Stored items:
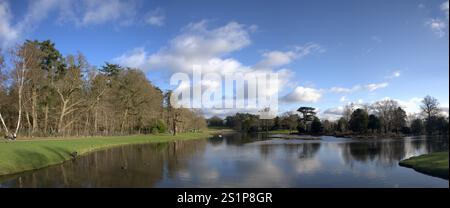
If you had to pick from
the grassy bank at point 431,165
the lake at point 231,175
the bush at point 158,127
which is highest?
the bush at point 158,127

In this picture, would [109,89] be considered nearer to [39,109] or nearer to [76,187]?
[39,109]

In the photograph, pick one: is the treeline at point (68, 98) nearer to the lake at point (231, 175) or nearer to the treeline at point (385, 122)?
the lake at point (231, 175)

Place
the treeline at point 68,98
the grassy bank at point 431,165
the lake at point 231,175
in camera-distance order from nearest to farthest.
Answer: the lake at point 231,175 → the grassy bank at point 431,165 → the treeline at point 68,98

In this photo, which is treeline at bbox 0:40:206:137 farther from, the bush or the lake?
the lake

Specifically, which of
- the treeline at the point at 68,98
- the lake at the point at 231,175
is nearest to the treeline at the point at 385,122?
the treeline at the point at 68,98

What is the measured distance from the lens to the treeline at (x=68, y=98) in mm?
41250

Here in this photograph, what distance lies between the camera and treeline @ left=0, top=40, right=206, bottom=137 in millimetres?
41250

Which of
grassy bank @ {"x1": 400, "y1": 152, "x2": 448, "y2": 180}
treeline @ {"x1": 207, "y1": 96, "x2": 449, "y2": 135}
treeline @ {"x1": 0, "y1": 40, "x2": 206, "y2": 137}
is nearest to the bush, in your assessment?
treeline @ {"x1": 0, "y1": 40, "x2": 206, "y2": 137}

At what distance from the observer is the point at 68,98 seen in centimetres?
4916

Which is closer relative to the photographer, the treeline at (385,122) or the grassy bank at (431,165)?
the grassy bank at (431,165)

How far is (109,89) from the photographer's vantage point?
5600 cm
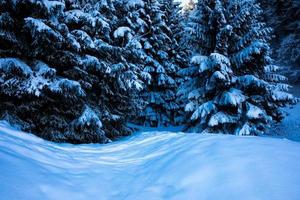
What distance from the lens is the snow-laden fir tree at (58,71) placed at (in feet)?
24.2

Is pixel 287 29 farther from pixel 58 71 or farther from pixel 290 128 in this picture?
pixel 58 71

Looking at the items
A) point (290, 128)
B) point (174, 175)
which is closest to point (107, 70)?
point (174, 175)

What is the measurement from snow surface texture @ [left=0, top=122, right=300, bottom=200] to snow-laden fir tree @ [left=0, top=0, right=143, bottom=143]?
3761 mm

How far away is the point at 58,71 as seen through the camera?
8844 millimetres

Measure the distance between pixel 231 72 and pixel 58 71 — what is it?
7.29 metres

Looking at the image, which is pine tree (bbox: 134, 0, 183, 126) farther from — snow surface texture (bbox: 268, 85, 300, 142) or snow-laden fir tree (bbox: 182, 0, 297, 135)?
snow surface texture (bbox: 268, 85, 300, 142)

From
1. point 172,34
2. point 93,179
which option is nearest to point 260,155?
point 93,179

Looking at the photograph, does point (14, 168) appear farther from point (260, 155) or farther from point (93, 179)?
point (260, 155)

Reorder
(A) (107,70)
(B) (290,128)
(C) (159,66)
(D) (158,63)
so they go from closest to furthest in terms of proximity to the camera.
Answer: (A) (107,70) → (B) (290,128) → (C) (159,66) → (D) (158,63)

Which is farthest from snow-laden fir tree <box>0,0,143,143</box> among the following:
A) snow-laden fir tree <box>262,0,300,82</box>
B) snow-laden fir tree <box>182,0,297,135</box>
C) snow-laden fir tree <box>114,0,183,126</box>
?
snow-laden fir tree <box>262,0,300,82</box>

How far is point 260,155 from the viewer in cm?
338

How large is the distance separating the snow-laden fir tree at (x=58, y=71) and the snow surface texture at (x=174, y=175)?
3761 millimetres

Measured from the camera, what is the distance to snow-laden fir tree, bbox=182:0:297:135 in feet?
36.3

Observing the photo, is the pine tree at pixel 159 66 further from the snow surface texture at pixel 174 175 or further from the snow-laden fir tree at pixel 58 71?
the snow surface texture at pixel 174 175
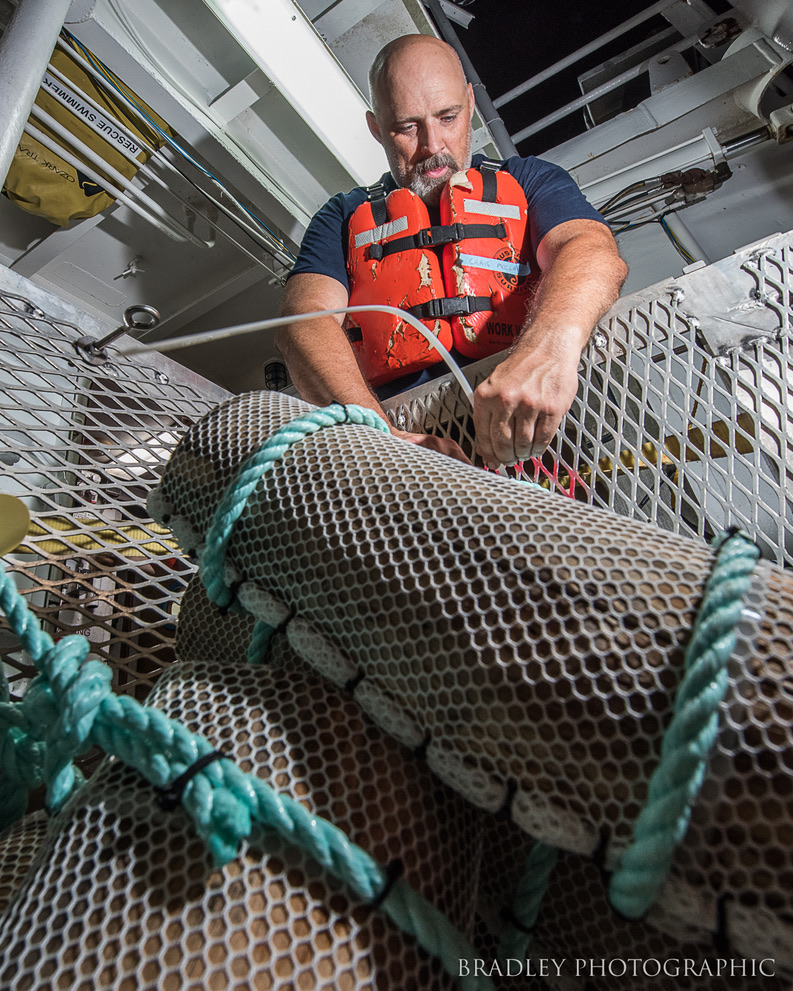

Exercise: Extract each line of the listing above that contains the word "bush".

Task result:
the bush at point 158,127
the bush at point 158,127
In this photo, which is treeline at bbox 0:40:206:137 farther from, the bush or the lake?
is nearest to the bush, in your assessment?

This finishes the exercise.